Estima-se um crescimento médio superior a 22% durante esse período, muito acima da média global de 7,8%. Em contraste, os mercados desenvolvidos devem experimentar um avanço mais modesto.
O estudo também oferece uma análise detalhada do mercado farmacêutico por país na América Latina, destacando os quatro principais em termos de faturamento: Brasil, México, Argentina e Colômbia.
Na Argentina, o mercado farmacêutico gerou US$ 6,3 bilhões (R$ 35 bilhões) em receitas, com produção de 753 milhões de unidades de medicamentos e exportações equivalentes a US$ 884 milhões (R$ 4,9 bilhões). O país abriga 354 indústrias farmacêuticas, das quais 229 possuem instalações de fabricação, empregando diretamente 43 mil pessoas e outros 120 mil de forma indireta.
No Brasil, o setor farmacêutico registrou um faturamento de US$ 40,5 bilhões (R$ 223 bilhões), com 5,7 bilhões de unidades vendidas, conforme dados da Anvisa. A indústria brasileira oferece uma gama de 4.748 produtos, distribuídos em 13.817 apresentações, com 2.001 ingredientes ativos e 505 classes terapêuticas.

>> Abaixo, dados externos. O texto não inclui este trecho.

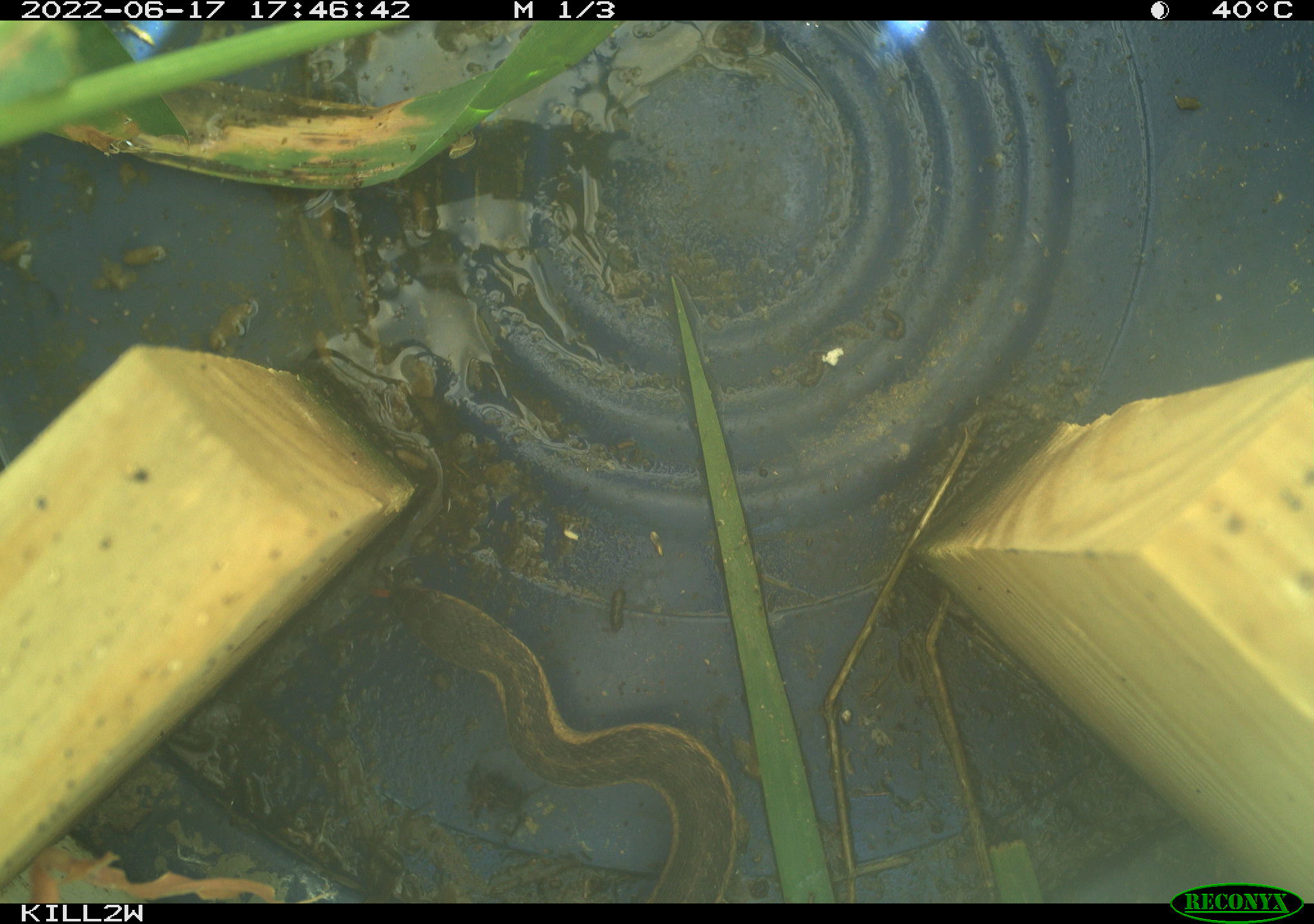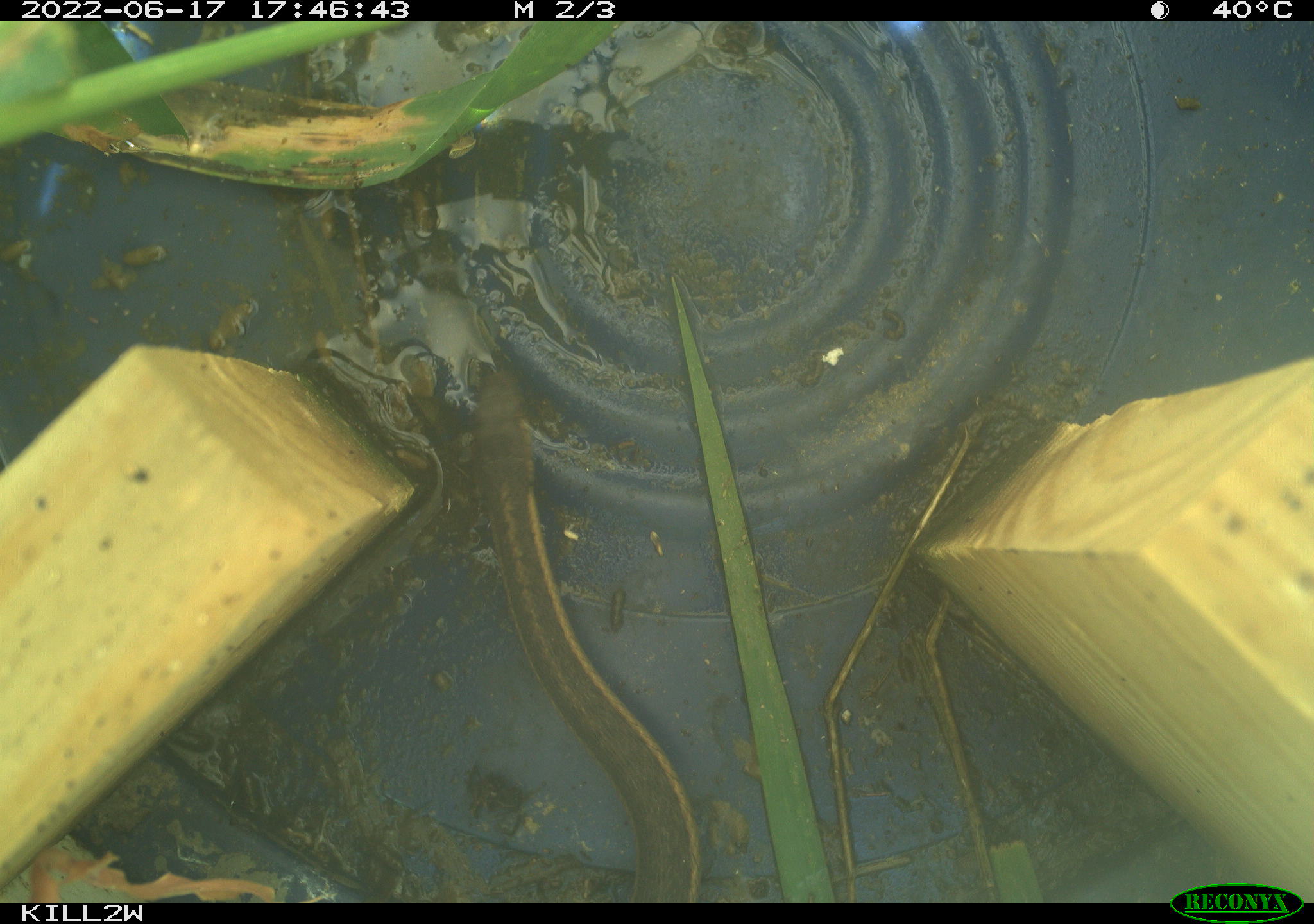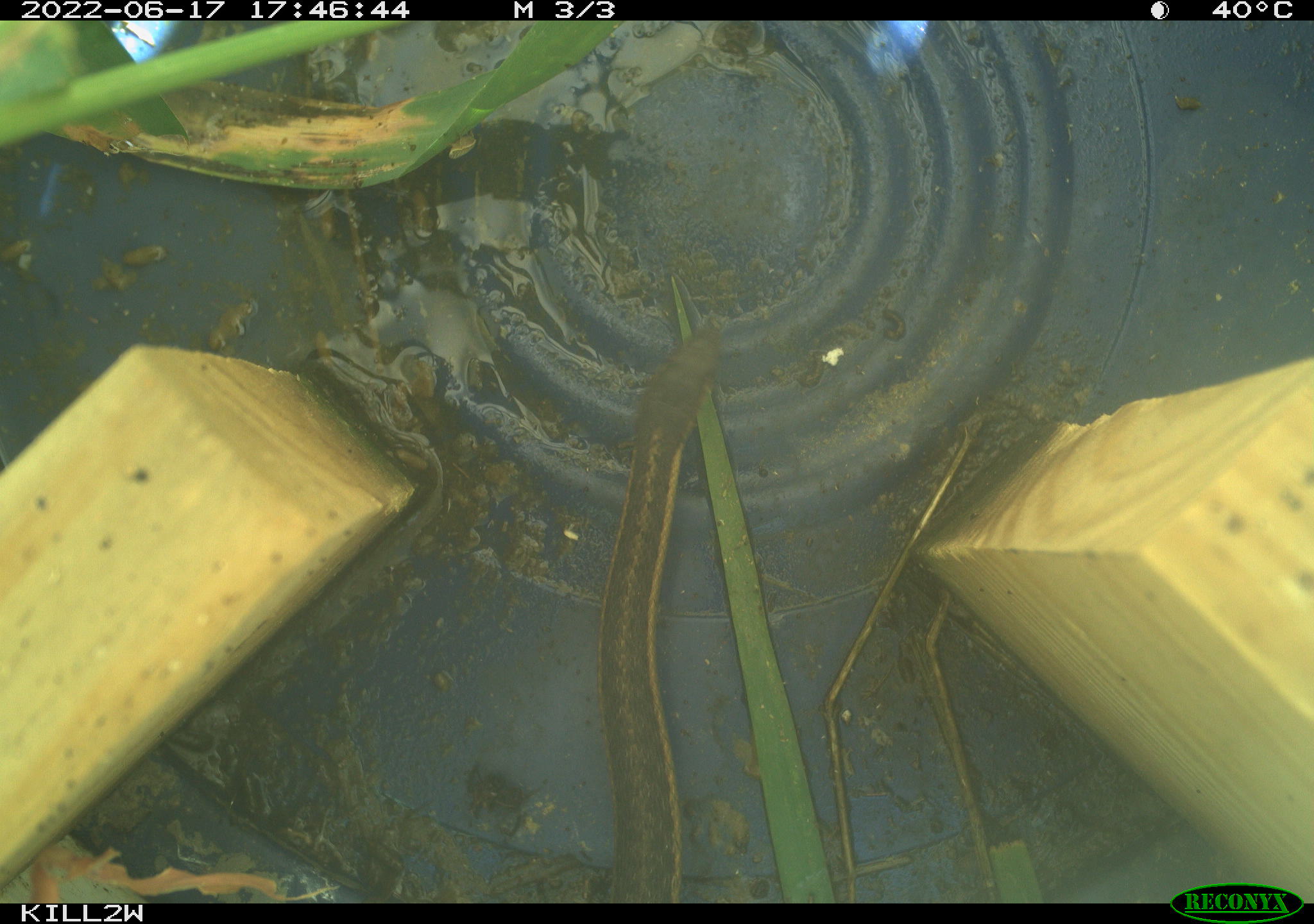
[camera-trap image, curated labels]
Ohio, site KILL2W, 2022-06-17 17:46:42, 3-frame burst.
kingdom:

No México, as indústrias farmacêuticas alcançaram uma receita de US$ 17,7 bilhões (R$ 97 bilhões) em 2023, representando um crescimento de 11% em relação ao ano anterior e uma média de crescimento de 12% desde 2020. Destaque-se o forte desempenho das exportações, que respondem por 63% do volume total da indústria química, superando segmentos como bebidas e tabaco.
A Colômbia movimentou US$ 6,8 bilhões (R$ 37,9 bilhões) em 2023, com 54% dos medicamentos sendo importados e 46% produzidos localmente, empregando mais de 49,8 mil pessoas.

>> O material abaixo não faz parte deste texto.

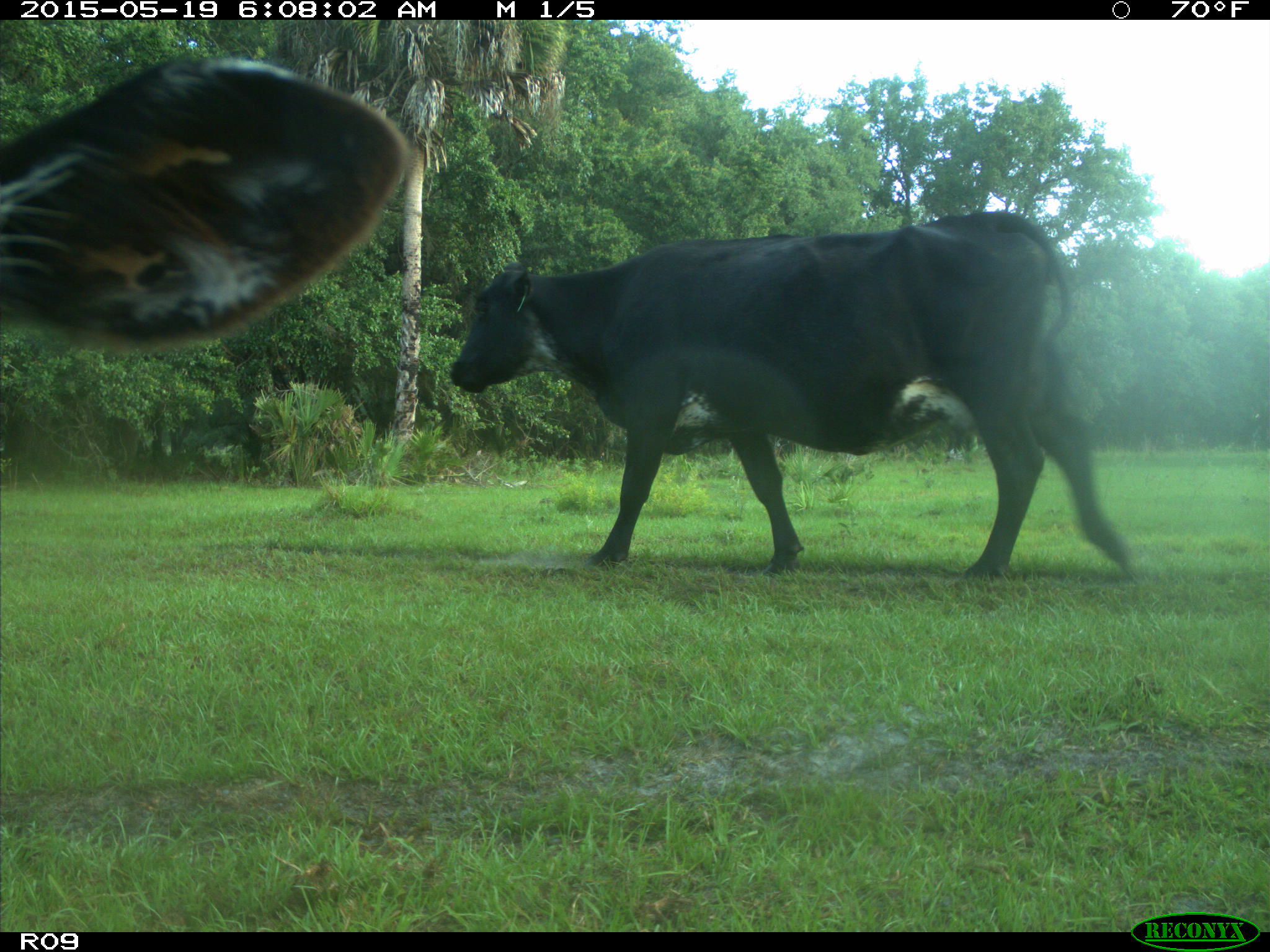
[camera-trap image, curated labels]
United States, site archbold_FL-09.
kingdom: Animalia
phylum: Chordata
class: Mammalia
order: Artiodactyla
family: Bovidae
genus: Bos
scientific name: Bos taurus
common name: domestic cow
Bos taurus (domestic cow).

O crescimento acelerado na região é impulsionado pelos medicamentos de especialidades, que têm maior valor agregado. Os investimentos em pesquisa e desenvolvimento de medicamentos na América Latina totalizaram US$ 1,1 bilhão (R$ 5,6 bilhões), com 32% desse montante direcionado ao Brasil. O envelhecimento populacional no país tem contribuído para o aumento dos gastos com medicamentos de alto custo, refletindo uma mudança demográfica significativa.
Dados do IBGE mostram que 32,9 milhões de brasileiros têm mais de 60 anos, superando o número de crianças com até nove anos. Essa faixa etária representa agora 14,7% da população, um aumento em relação aos 11,3% registrados há uma década.